Radical ‘Ma Ba Tha’ Gives NLD a Cautious Welcome in Myanmar

Hardliner Buddhist Monk Wirathu, 47, has been accused of leading calls to persecute Muslims in Myanmar, whom he refers to as 'the enemy.' Photo: EPA / Hein Htet

YANGON — Two leading members of the Buddhist nationalist monk group Ma Ba Tha cautiously welcomed the landslide victory of Aung San Suu Kyi’s National League for Democracy in the country’s election, but warned against any attempt to change the controversial “race and religion laws.”

Firebrand monk Wirathu, notorious for his anti-Muslim rhetoric, told Myanmar Now the group is determined to protect the laws even if they need to confront a new NLD government.

The Patriotic Association of Myanmar, better known by its Myanmar language acronym, Ma Ba Tha, had urged the public to shun the NLD in the run up to the elections, saying a win for the opposition party would risk the country being dominated by Muslims.

Ma Ba Tha monks have publicly voiced support for the military-backed ruling Union Solidarity and Development Party (USDP), which this year swiftly passed laws proposed by Ma Ba Tha that the nationalist group claimed would protect Myanmar women and Buddhism, but which critics said discriminated against minority Muslims.


With the majority of official results from Myanmar’s historic elections on Nov. 8 announced, it seems the public has decided to ignore Ma Ba Tha’s advice.

The NLD won a landslide victory, trouncing the USDP by a wide margin and eclipsing most ethnic parties.

Pamukkha, a leading Ma Ba Tha monk who lives in Yangon, said the democracy would be better than authoritarian rule of the military leaders and would challenge cronyism which has taken root in the country.

“In the past, dictators, business cronies and those who have money are the ones who get everything and won over everyone else. This is going to end,” he said.

“I also expect the public would soon receive protection under the law under the new administration.”

The central committee of Ma Ba Tha issued a statement on November 9th, calling for all the stakeholders to accept the results of the general elections and to make sure that the democratic values and national interests are pursued in a harmonious manner.
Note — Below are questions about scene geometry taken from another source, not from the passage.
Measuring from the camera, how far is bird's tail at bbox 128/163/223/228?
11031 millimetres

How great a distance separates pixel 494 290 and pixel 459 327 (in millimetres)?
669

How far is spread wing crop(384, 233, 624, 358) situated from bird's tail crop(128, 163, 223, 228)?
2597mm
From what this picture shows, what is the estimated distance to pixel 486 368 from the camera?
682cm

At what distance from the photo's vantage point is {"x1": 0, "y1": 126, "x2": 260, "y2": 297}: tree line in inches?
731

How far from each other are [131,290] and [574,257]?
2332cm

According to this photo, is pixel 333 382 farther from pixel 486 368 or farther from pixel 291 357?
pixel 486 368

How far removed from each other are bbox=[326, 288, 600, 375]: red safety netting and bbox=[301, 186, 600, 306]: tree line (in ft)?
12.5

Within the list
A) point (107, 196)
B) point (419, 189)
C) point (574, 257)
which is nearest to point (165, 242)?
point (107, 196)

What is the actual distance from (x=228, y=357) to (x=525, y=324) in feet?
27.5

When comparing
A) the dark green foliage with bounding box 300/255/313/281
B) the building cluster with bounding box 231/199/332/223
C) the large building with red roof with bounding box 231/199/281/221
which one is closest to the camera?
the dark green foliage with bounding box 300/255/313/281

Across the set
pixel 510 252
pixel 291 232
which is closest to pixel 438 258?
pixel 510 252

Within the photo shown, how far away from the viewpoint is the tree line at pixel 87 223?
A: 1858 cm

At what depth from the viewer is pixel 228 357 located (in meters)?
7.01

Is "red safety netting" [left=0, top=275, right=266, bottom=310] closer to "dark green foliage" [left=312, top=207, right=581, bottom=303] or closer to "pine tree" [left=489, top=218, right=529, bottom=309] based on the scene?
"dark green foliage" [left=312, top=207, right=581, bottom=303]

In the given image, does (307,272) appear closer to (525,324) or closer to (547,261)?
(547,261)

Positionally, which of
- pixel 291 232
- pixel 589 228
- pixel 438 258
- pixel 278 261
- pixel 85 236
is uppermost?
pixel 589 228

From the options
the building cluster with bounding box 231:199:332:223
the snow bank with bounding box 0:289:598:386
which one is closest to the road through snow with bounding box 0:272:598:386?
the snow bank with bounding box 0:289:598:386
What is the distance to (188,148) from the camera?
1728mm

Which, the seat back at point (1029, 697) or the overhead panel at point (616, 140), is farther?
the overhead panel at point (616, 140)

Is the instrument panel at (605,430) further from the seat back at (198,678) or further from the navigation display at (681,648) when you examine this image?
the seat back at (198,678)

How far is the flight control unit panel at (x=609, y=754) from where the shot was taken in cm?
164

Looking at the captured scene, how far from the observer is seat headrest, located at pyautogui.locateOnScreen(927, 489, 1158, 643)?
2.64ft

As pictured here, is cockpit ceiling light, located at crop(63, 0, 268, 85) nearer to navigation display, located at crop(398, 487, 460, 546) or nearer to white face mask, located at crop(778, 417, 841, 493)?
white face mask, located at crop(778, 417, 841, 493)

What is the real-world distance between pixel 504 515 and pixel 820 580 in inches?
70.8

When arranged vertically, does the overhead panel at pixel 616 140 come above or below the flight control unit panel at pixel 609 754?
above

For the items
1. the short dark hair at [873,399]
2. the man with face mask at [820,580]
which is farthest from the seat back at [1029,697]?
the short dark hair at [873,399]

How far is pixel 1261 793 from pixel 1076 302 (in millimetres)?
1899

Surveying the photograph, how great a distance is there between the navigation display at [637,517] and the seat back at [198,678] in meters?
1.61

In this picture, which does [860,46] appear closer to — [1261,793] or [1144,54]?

Hands Off ‘Race and Religion’ Laws

Ma Ba Tha monks, however, warned that if the NLD takes steps to amend the 1982 Citizenship Law and the “race and religion” laws which they originally proposed, there would be confrontation. 

Wirathu, while acknowledging that the victory of NLD was the public’s choice, cautioned the party.

“They said they will amend these laws … (but) the NLD need to consider which is more important—to reestablish the country or to revoke the nationalistic law,” he said.

“If they think it’s more important to work on the development of the country, then they should focus on that. But if they assume that the revocation of nationalistic laws is more important, they will do that first.”


Venerable Vimala Buddhi told Myanmar Now ahead of the elections this was not a right time for Aung San Suu Kyi to lead the country, saying she would be like an “underage girl who got married.”

“When an inexperienced person leads the country, the USDP will turn into an opponent party. The USDP is backed up by the military. You can imagine what will happen.”